Несмотря на все восторги, начинать карьеру гонщика я не торопился. Вместо этого занимался легкой атлетикой. От дома до Виа Камурри было примерно 200 метров. Вдоль этой дороги шла зловонная канава со стоячей водой и росли тополя. Мы с братом рулеткой отмерили 100 метров. А в начале и в конце этой дистанции воткнули два деревянных кола. Каждый вечер мы упорно тренировались. Цель была одна – побить олимпийский рекорд Реджинальда Уокера в 10,8 секунды. Иногда посоревноваться с нами приходили друзья. Если мы стартовали одновременно, определить победителя ничего не стоило. Когда же бежали по одному, то спорили до бесконечности, потому что вместо секундомера у нас был будильник с секундной стрелкой.
В спринте равных не было моему брату, а на длинных дистанциях – Карло, сыну парикмахера. Никто не мог его обогнать, когда мы неслись по дорожкам, огибающим кооператив и винодельню братьев Кьярли, чье ламбруско известно еще с 1860-х.
Старшим из братьев Кьярли был синьор Ансельмо – друг моего отца и мой крестный. На самом деле мое полное имя – Энцо Ансельмо. Ансельмо считался тонким ценителем вин и любил шутливо напоминать отцу, интересующемуся составом ламбруско, что «хорошее вино можно сделать “даже” из винограда».
Не снискав славы в легкой атлетике, я сделал упор на стрельбу. Патронами Флобера[7] я легко расстреливал глиняные курительные трубки. Выклянчив у отца винтовку, мы с братом стали охотиться на огромных крыс, снующих по берегам канавы рядом с домом. Мы даже разработали систему правил: количество выстрелов каждого зависело от оценки, полученной в школе. Это придумал Тони, но отец преподнес идею как свою. По этой логике у меня, конечно, почти не было шансов пострелять, но Тони жульничал в мою пользу.
Еще я ходил тренироваться в огромный спортзал в районе Панаро, битком набитый всякими спортивными снарядами: перекладинами, брусьями, шестами и коврами. С большой площадкой для катания на роликах. Как всегда, лучшим был Альфредо. Даже в фехтовании, которому два раза в неделю обучал нас близкий друг отца, профессор Маршиани. Я-то ходил в этот зал, только чтобы кататься на роликах. Спертый воздух, пыль, тусклый свет – вот таким он мне запомнился.

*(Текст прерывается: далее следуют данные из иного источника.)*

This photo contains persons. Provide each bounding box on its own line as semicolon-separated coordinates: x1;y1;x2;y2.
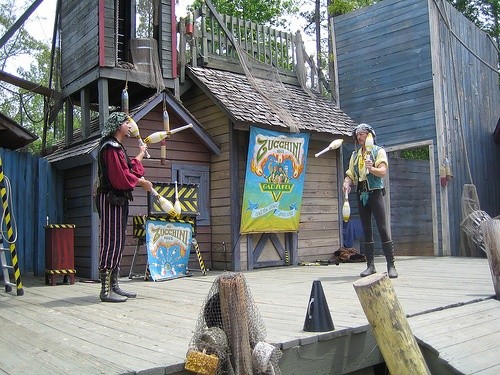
342;123;398;278
95;112;153;303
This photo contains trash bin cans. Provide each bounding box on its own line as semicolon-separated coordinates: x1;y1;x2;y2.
44;222;76;286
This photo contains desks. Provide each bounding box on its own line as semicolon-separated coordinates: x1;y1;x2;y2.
128;211;207;281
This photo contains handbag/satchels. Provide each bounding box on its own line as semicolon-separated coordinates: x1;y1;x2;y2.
105;191;125;207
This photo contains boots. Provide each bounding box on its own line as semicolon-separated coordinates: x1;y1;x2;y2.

Спортивный пыл несколько остудила необходимость готовиться к первому причастию, хотя рвения изучать катехизис[8] я никогда не испытывал. Помню, как выходил из себя наш старый священник дон Моранди, учивший нас закону Божьему в приходской церкви Санта-Катерина. Помню исповедь в субботу перед своим первым причастием. Я получил суровую епитимью[9], потому что не постеснялся рассказать обо всех грехах, которые, мне кажется, совершал каждый день. Это была моя первая настоящая исповедь. И, по-моему, последняя.